2023年8月3日木曜日

熱中症状態

 連日の暑さもあるが、今月はお盆、そして広島、長崎への原爆投下、事実上敗戦敗戦を決定した玉音放送と、子供心に植え付けられた鮮烈な記憶をどうしても思わずには居られない。母や兄弟たちと長野市に疎開していたので、余り悲惨な光景を目にすることは無かったが、それでも10日すぎには夜中の空襲警報で山裾の沢まで避難したことがある。その時同居していた結核で療養中の伯父が同行せず、不敵な笑い顔で見送ってくれたことが今でも印象に残っている。

昨日テレビで観た古いハリウッド映画「特攻大作戦」は、先の大戦中アメリカ軍が死刑執行直前や20年30年刑期を持ってる軍刑務所の囚人12人を、ドイツ将校暗殺のために特別に送り出す筋立てだった。ある意味で現代のロシア民間軍事会社ワグネルを彷彿させた。その訓練期間は僅か半年ぐらいだった。映画の話だから仕方ないだろうが、観ていて感じたのは、幾ら経験者にしてもそんな短期間に、優秀な軍人が養成できるわけ無いだろうだった。

若い頃戦争体験者の話を随分聞いたが、目前の敵に対して鉄砲を撃って殺すことはそう簡単なことではないらしい。戦争は人と人の殺し合い、殺されればそれまでだが、殺した方も後々精神的ストレスが大きいことは言うまでもないだろう。軍人の教育は軍人にしか出来ない。日本では敵を殺した経験を持たない軍人が新兵を教育しているのが現状だ。日本では出来る筈がなかった軍隊が、戦後僅か5年で復活してしまったからだ。

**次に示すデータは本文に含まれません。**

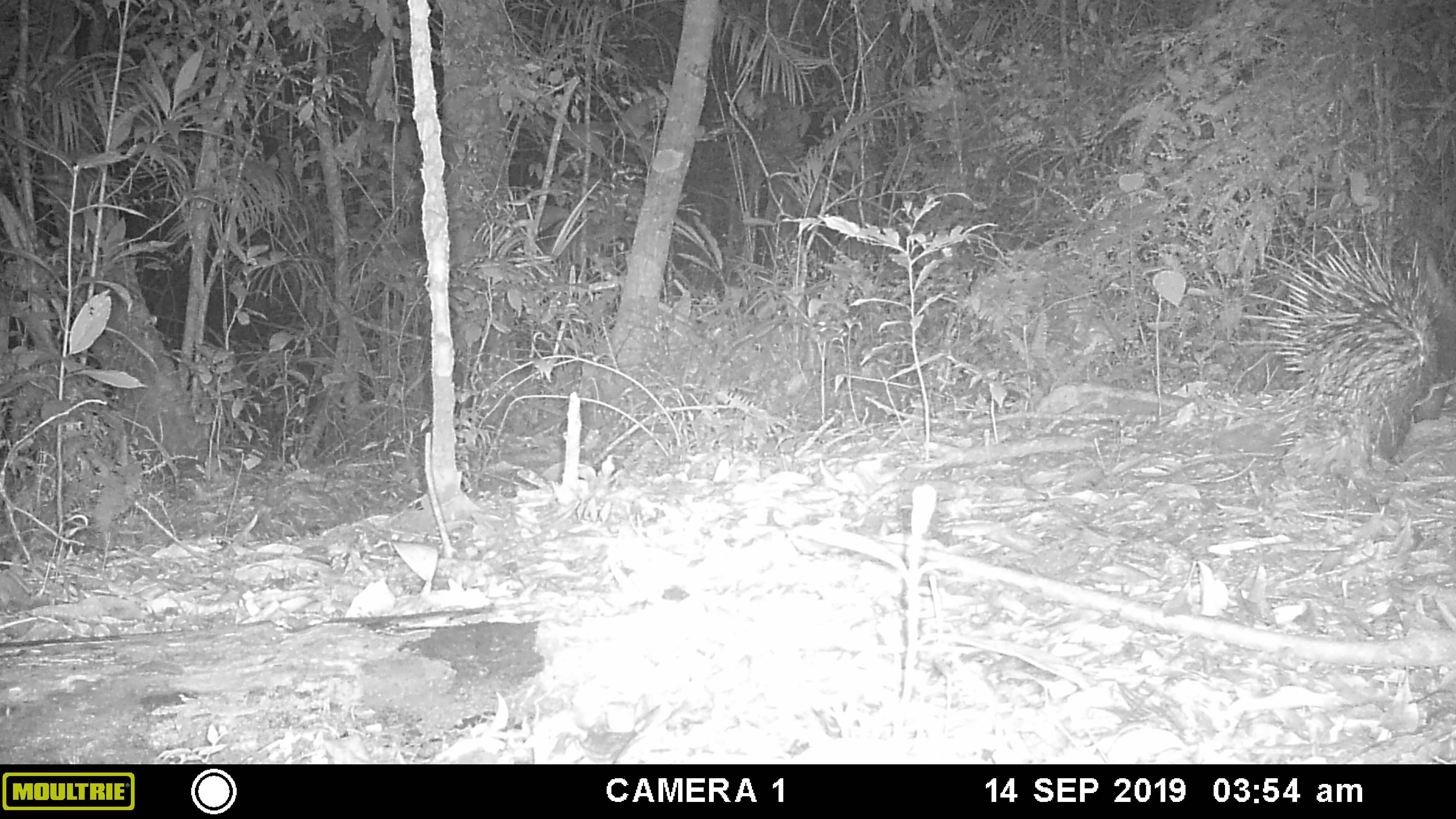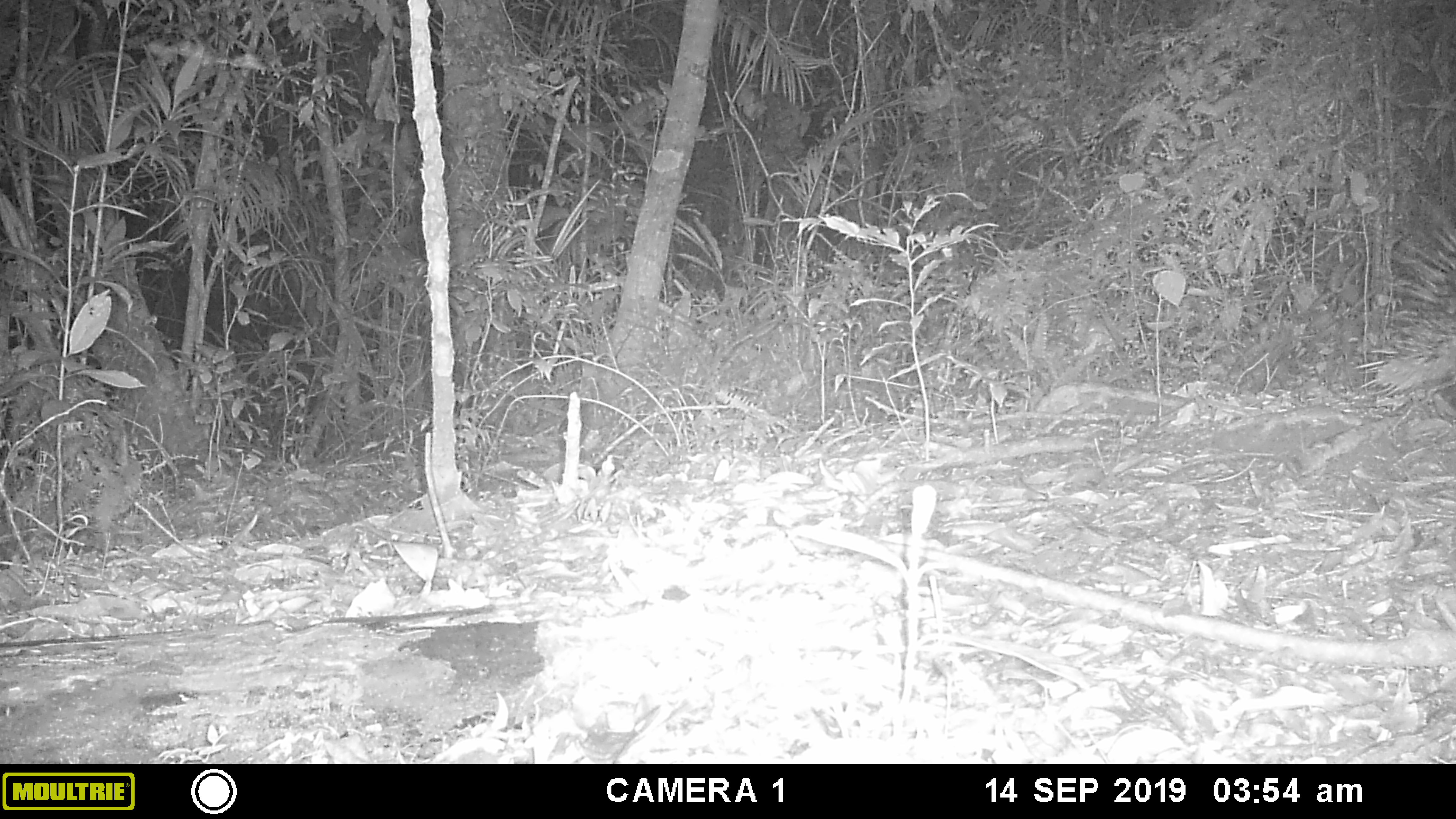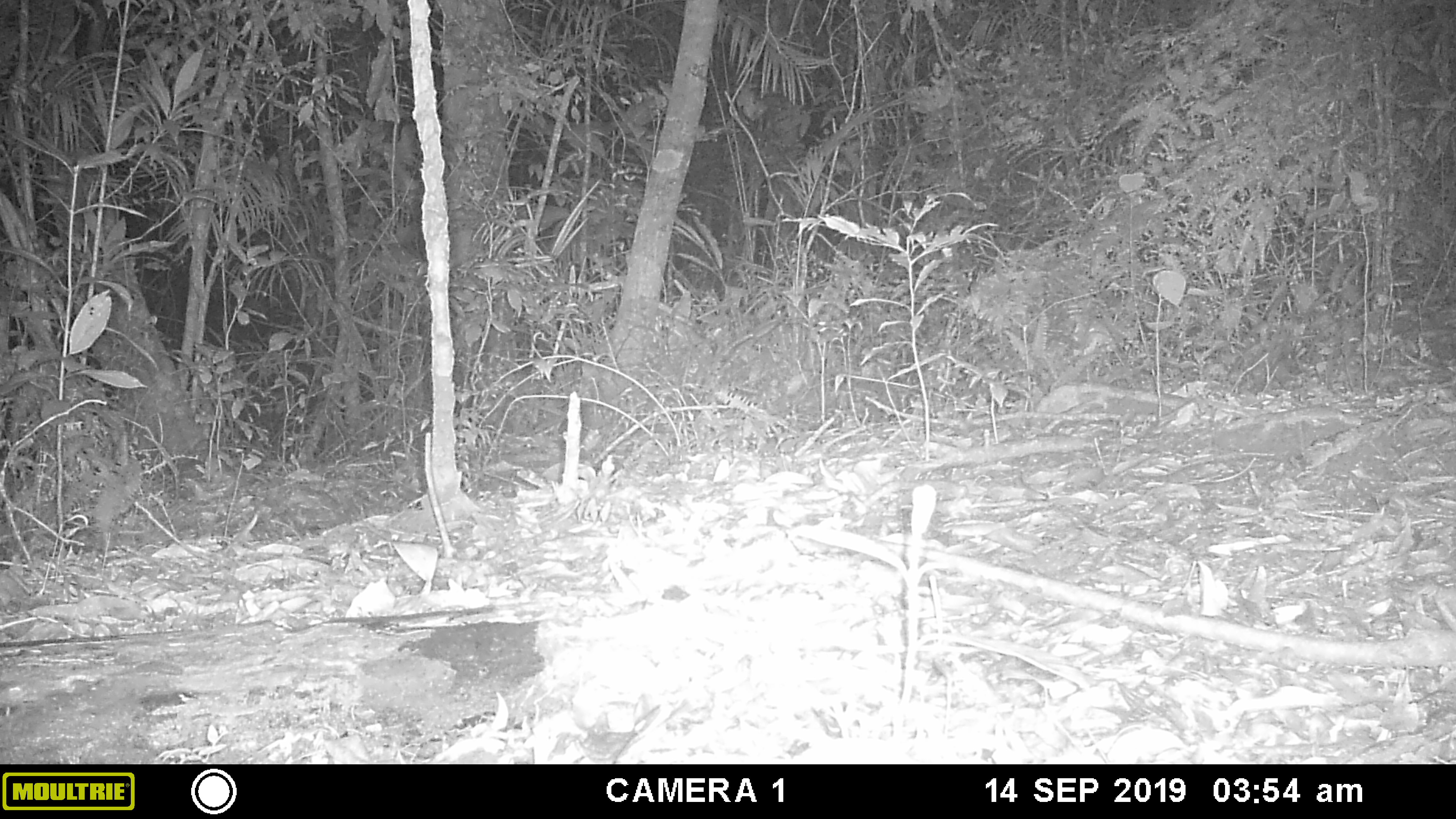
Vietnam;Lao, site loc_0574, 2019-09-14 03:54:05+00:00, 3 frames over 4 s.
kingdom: Animalia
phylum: Chordata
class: Mammalia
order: Rodentia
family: Hystricidae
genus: Hystrix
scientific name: Hystrix brachyura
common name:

このことからもアメリカのご都合主義の悪い面が、大戦後生残された指導者層に刷り込まれた経緯がよく伺える。しかし「戦争をしない、軍隊は持たない」憲法は生きたまま今日まで来てしまった。日本は世界でも珍しい二律背反(矛盾)国家の標本となっていて、小生もその一員であることだけは確か。日本語も乱れに乱れたが、幸いデジタル社会なんて言葉の横行で、何が現実で何が虚構かさえはっきりしない。ある意味結構な社会かもしれぬが、その中を生きてきた一老人の頭の中は既に熱中症状態だ。